[Records for the exercise — start]

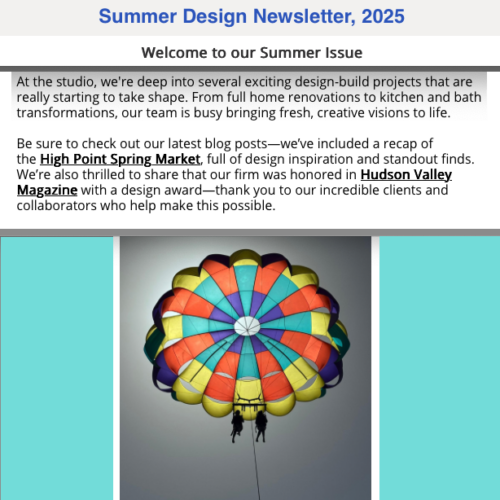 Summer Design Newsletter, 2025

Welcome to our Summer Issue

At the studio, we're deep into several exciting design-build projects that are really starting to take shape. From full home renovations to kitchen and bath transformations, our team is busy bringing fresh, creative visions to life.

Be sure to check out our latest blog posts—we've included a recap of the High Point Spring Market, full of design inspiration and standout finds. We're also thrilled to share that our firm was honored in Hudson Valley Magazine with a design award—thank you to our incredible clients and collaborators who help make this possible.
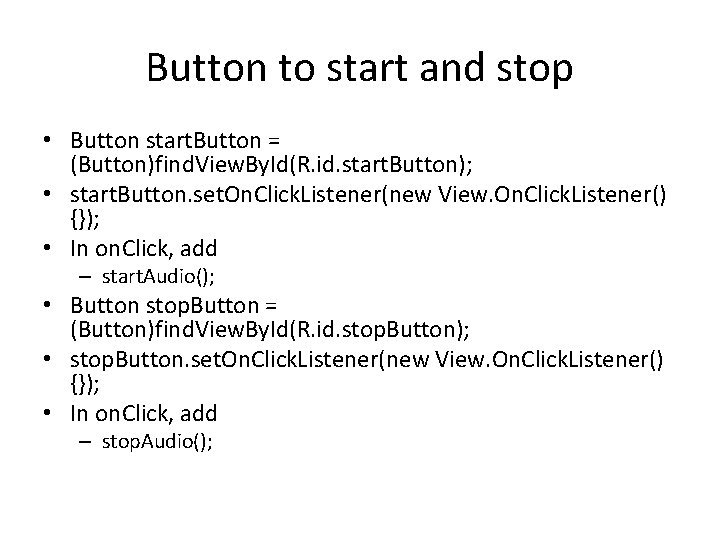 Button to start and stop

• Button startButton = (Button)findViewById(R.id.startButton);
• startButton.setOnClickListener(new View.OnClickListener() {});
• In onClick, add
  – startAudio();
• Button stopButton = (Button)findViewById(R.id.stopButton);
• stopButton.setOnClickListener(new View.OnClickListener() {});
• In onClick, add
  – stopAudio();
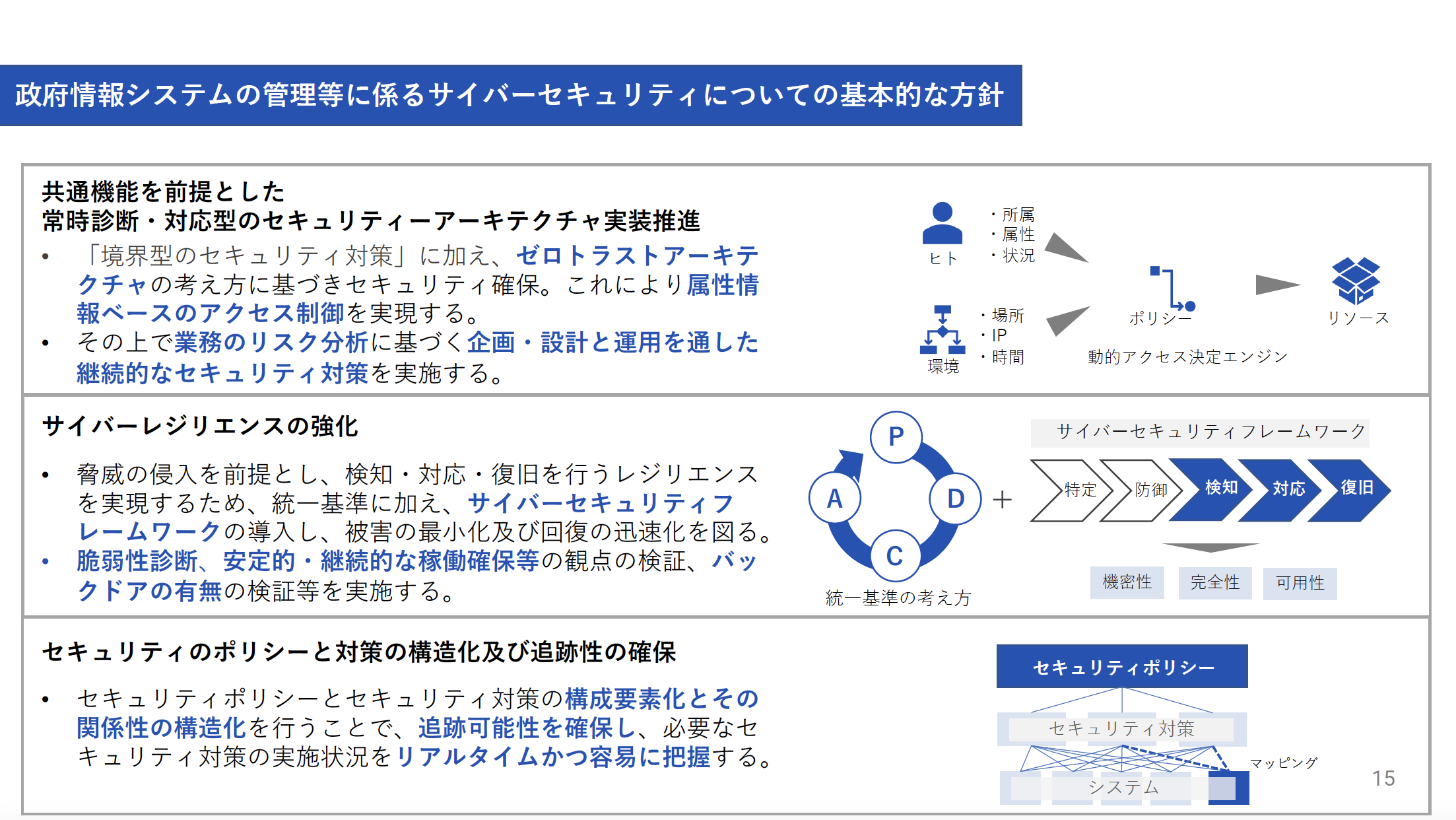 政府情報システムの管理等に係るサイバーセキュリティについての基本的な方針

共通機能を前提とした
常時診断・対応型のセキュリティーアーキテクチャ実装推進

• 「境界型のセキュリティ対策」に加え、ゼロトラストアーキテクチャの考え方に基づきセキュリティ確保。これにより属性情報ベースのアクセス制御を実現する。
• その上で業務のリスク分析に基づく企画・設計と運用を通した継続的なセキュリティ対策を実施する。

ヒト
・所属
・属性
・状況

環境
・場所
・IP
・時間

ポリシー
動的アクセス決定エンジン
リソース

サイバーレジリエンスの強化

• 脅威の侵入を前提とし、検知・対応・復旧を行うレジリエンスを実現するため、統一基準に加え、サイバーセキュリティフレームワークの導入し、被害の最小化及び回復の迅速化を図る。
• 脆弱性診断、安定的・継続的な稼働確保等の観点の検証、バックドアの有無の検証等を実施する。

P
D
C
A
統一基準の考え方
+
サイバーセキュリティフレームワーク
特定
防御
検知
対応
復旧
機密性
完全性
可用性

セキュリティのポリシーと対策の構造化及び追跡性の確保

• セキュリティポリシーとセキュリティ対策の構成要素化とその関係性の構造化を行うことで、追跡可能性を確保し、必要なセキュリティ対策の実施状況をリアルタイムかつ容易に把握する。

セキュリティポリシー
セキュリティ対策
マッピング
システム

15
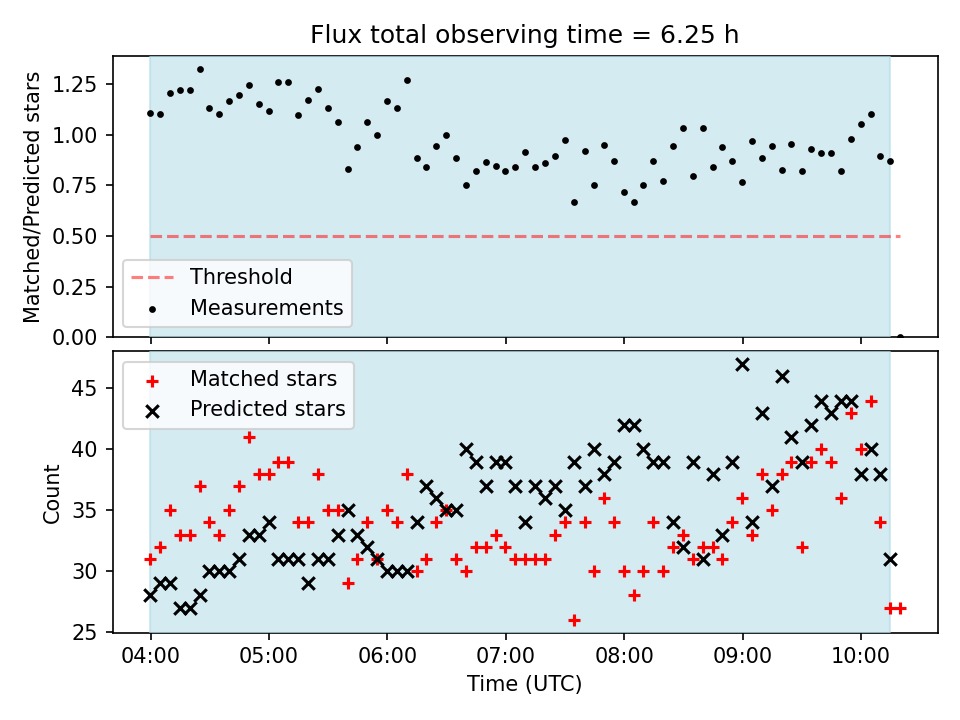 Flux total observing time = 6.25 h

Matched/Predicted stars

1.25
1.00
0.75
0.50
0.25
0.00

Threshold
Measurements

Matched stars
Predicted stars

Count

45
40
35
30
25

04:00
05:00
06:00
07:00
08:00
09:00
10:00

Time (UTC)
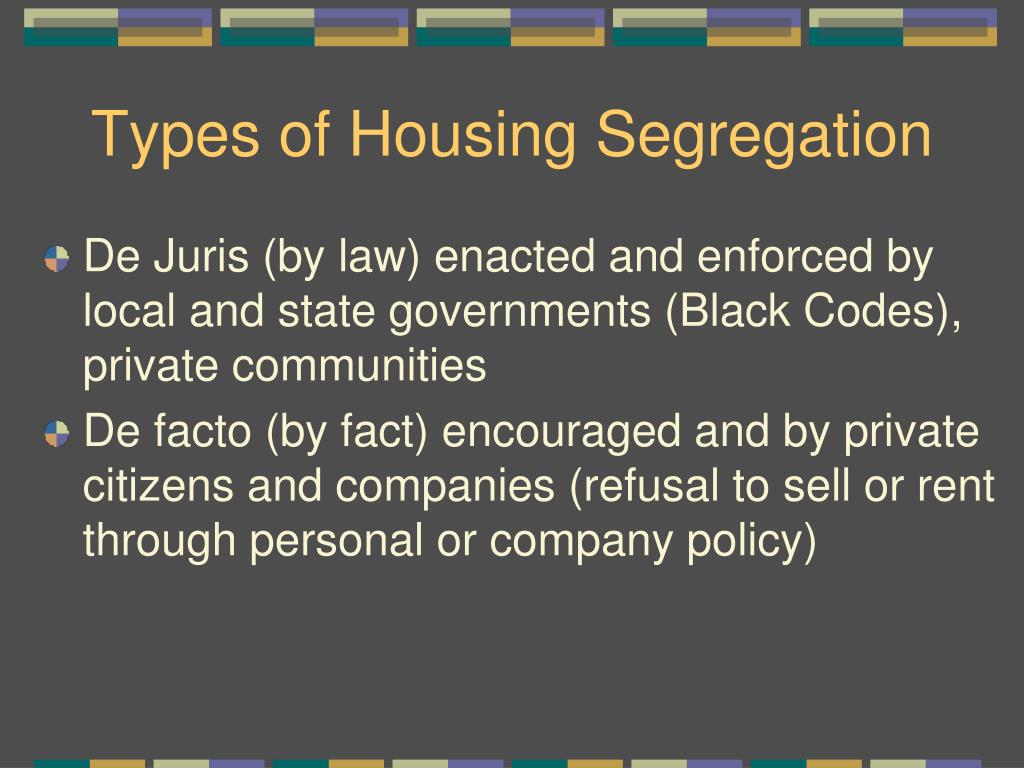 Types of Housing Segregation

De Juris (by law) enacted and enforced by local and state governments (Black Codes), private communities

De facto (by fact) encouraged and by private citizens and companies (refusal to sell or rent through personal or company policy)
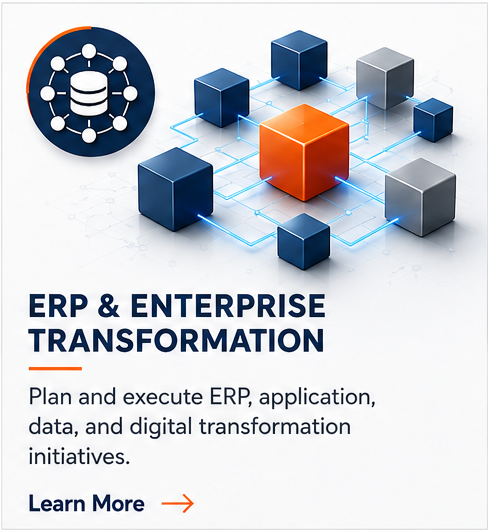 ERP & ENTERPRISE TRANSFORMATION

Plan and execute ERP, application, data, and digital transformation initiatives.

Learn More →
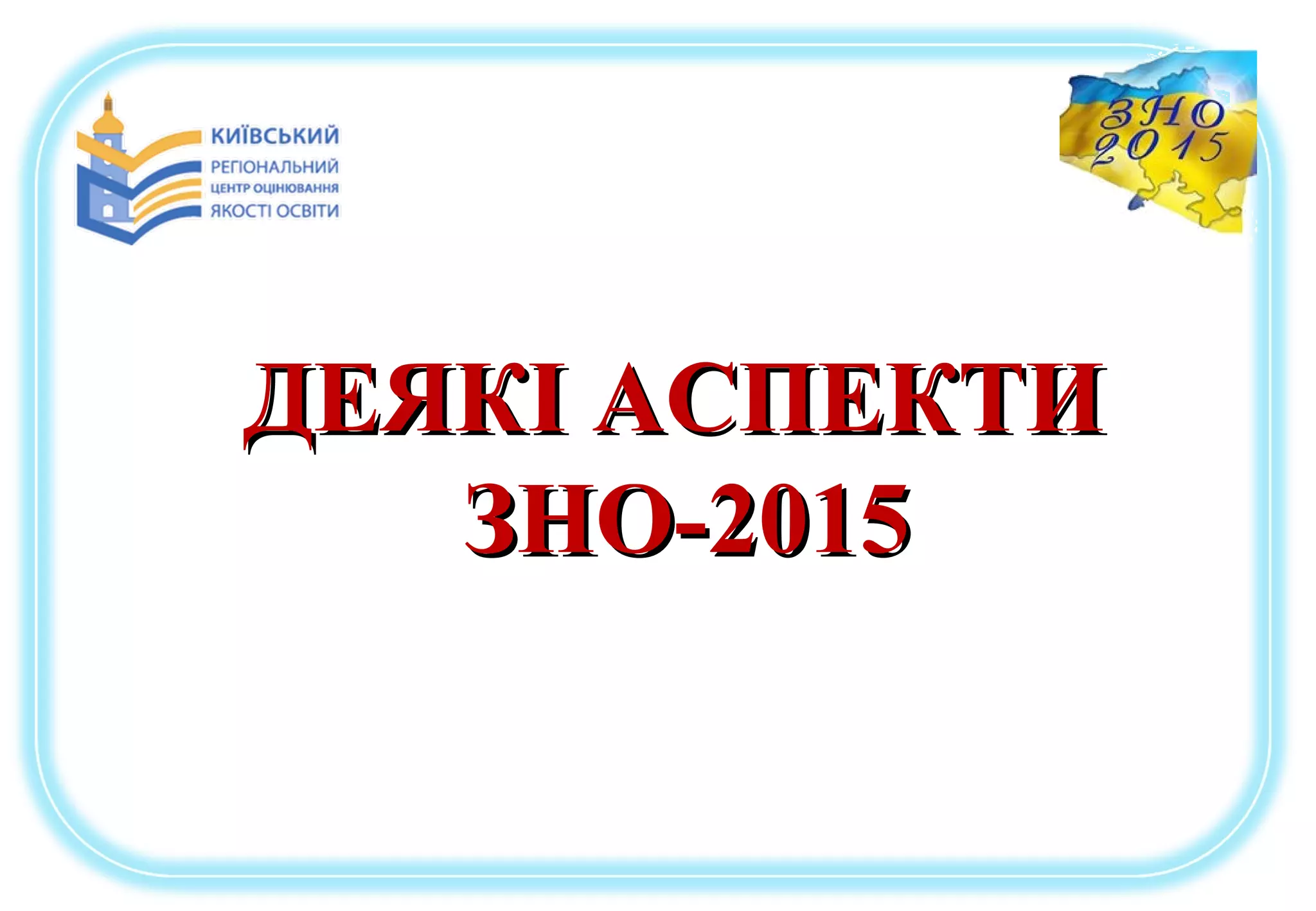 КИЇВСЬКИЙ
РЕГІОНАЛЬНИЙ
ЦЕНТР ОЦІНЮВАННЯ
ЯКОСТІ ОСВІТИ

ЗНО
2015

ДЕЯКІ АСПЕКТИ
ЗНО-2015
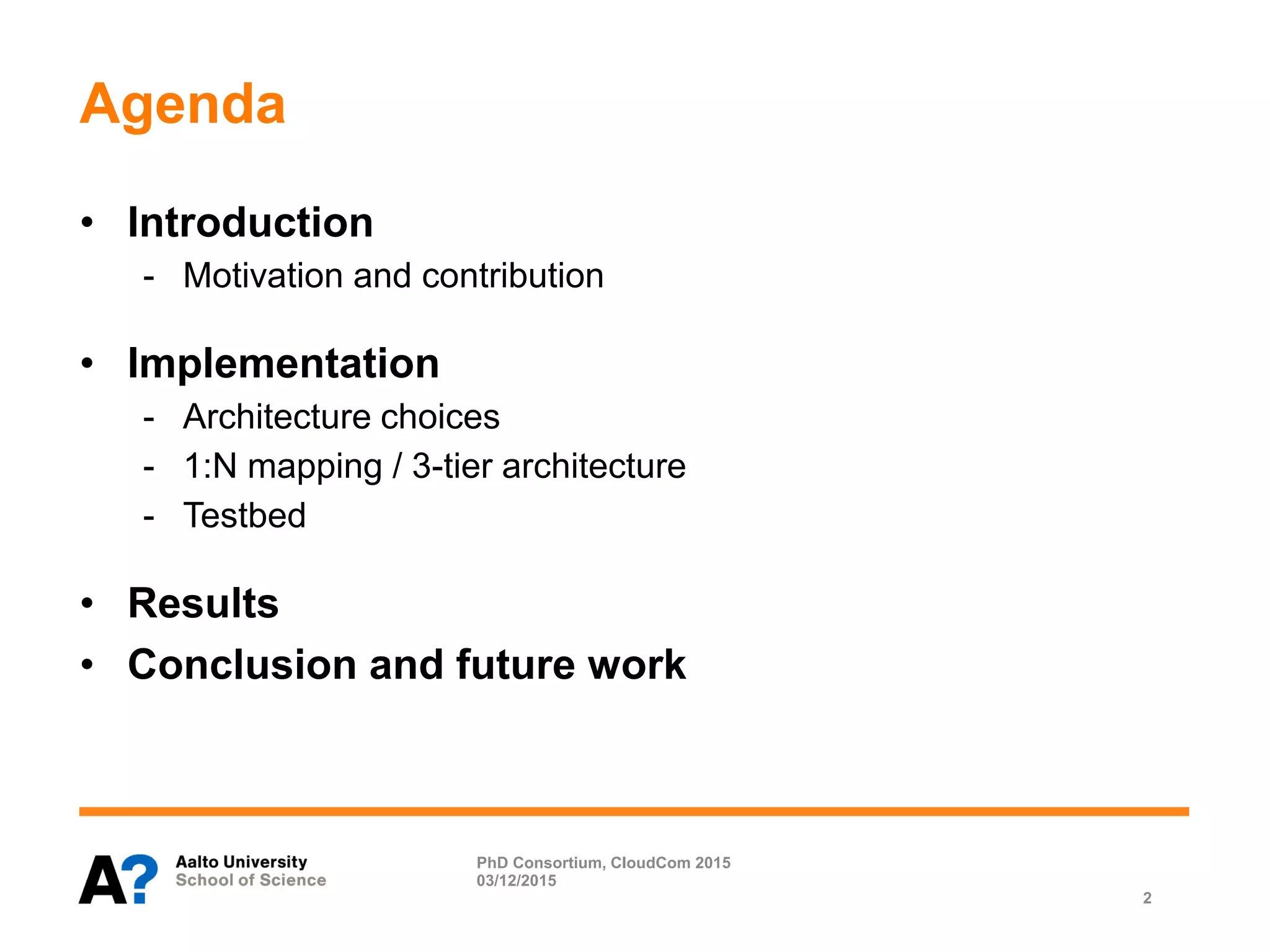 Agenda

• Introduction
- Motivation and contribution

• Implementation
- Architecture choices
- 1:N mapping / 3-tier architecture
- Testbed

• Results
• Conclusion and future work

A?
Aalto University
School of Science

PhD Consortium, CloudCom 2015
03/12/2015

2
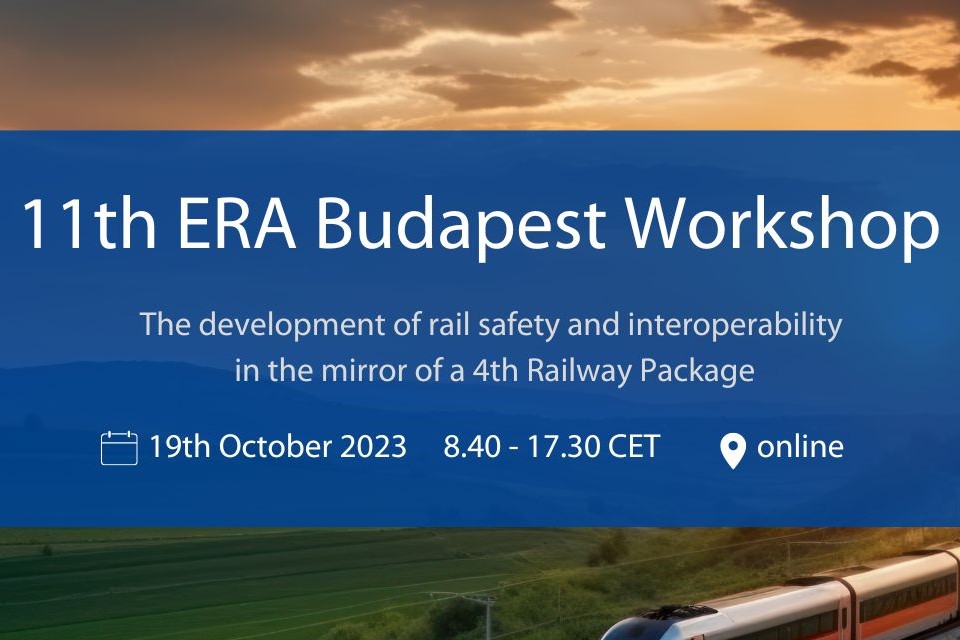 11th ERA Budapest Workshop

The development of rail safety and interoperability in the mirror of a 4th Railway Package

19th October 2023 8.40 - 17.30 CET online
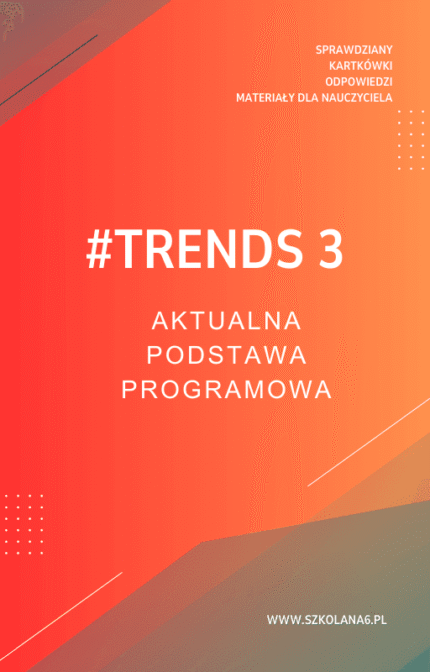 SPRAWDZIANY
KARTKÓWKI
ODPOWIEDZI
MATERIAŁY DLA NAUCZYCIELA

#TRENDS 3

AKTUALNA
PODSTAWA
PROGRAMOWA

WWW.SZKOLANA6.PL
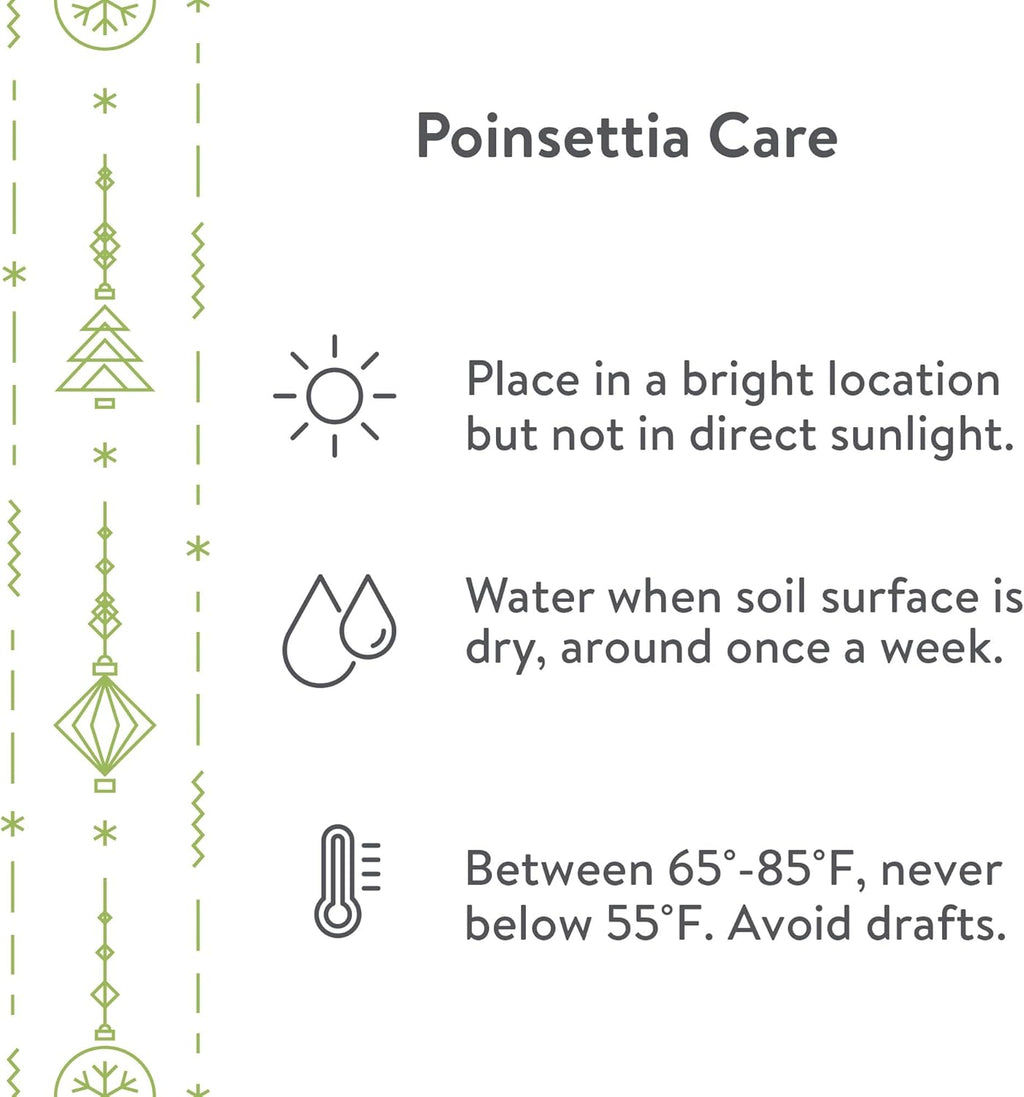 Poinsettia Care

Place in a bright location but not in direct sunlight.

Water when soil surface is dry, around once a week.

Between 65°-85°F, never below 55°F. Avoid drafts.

[Records for the exercise — finish]

Task directions
Copy exactly what appears in the entries, beginning with the first line and ending with the line that has "At the studio, we're", but not the pictures.

Response to this task
 Summer Design Newsletter, 2025

Welcome to our Summer Issue

At the studio, we're deep into several exciting design-build projects that are really starting to take shape. From full home renovations to kitchen and bath transformations, our team is busy bringing fresh, creative visions to life.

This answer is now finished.